Current Affairs Scandal-plagued Plzeň law faculty will have to close its doors
The scandal-plagued Plzeň faculty of law appears to have come to the end of the road. On Wednesday the Czech Accreditation Commission announced that the West-Bohemian law faculty’s undergraduate programme had failed to pass muster and its accreditation would not be extended past this autumn. On Thursday some 300 of the faculty’s 2,000 students gathered outside their school to protest against the decision and have appealed to Education Minister Josef Dobeš to intervene. However their chances of success are meager, since under Czech law the minister is not in a position to question the verdict of the accreditation commission. We spoke to its chairwoman prof. Vladimíra Dvořáková to find out what was behind the commission’s decision.
“I have to say that after 2009 (when the school was hit by a scandal involving plagiarism and fast-track degrees) with the arrival of a new staff at the faculty it looked like there was a good chance the faculty could turn-around the situation and restart its activities. It is a great pity and I am very sorry to say that in the course of the last year or year and a half the situation was not consolidated. There were many internal conflicts that led to some leading personalities at the faculty leaving. There were attempts to get new professors, associate professors and experts but more-or-less we do not see a very strong perspective and ability of the faculty to re-start and reach a level that a masters programme would require.”

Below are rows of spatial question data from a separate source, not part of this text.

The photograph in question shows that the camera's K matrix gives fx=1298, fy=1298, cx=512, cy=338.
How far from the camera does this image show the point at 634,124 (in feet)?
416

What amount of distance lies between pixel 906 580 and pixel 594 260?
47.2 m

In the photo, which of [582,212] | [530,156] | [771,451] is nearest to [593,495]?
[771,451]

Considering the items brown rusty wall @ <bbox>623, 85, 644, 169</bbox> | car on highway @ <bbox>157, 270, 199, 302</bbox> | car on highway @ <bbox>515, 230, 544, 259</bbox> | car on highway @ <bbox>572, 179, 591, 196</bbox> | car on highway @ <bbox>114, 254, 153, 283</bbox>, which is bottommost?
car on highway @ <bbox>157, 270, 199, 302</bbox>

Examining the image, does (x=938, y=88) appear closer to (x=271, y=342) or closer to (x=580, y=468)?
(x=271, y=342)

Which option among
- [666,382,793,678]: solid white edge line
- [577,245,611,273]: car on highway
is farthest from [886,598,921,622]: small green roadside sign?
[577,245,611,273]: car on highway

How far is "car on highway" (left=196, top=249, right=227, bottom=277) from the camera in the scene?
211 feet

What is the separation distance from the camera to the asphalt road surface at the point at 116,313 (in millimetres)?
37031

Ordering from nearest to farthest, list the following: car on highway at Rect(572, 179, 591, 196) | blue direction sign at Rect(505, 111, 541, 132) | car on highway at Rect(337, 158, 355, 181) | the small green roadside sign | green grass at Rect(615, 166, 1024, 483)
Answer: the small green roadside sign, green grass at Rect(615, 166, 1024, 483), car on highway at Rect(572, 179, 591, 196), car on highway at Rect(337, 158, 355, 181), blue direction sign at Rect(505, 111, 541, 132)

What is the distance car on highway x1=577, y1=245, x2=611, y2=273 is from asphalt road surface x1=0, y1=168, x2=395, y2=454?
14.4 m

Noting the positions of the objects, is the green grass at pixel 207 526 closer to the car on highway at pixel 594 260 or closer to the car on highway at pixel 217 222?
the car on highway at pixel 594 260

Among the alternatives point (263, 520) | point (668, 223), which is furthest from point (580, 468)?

So apart from lacking qualified staff, I understand that they are not publishing enough, there are not many requests for grants and signs of academic activity. Is that right?
“Yes, those were some of the reasons cited. The personnel situation is not very good and the faculty is not very successful in getting external financing – grants – for its projects. So yes, that is part of the reason. Of course you find that here or there there is some professor who is very good, but the fact remains that for a whole year the faculty was not able to create a concept for change. When there was a lack of staff they would take someone on, but they had no vision, they did not think about the faculty’s future development or create a strategy which would bring in more scientific grants or projects. There was no clear idea how to develop the faculty and this is very important. That is why we decided as we did – and it was not an easy decision. But above all, it really seems to me that the faculty lost the ability to solve its problems. ”
So is this the end of the road for the faculty? What will happen to its students?
“I think it is the end of the road. We do not know what will happen in the future but the accreditation runs out at the end of October of this year. According to Czech law the university is obliged to find a solution for the students –so I suppose the rector and dean of the faculty will contact the other 3 faculties of law in the Czech Republic do discuss the conditions under which students could continue their studies at other faculties. And I would also appeal to the students of those other faculties to show some solidarity with these students who are really not to blame for what happened. They are victims of the fact that the Plzeň faculty proved unable to consolidate its situation.